» **Directions**
Starting at the line that contains "philadelphia y shrimp tempura roll" and stopping at the line that contains "[F]uck! What a", transcribe every line of the material below exactly; pictures stay out.

» **Task data**
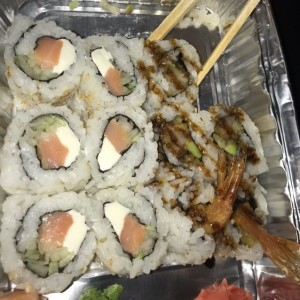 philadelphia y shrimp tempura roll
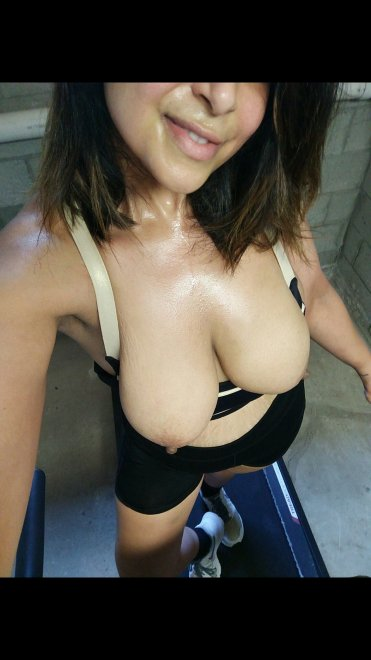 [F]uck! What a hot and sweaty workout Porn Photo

--

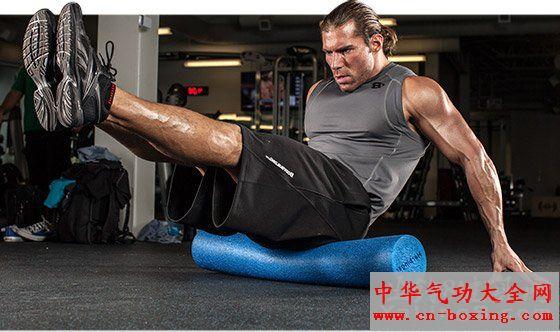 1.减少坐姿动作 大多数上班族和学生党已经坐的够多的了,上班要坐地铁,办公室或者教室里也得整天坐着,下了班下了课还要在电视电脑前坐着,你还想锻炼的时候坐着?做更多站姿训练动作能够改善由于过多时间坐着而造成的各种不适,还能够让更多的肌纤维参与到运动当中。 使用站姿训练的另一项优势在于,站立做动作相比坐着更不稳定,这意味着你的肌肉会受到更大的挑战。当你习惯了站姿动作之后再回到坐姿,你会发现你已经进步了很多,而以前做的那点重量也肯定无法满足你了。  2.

» **Finished task**
 philadelphia y shrimp tempura roll
 [F]uck! What a hot and sweaty workout Porn Photo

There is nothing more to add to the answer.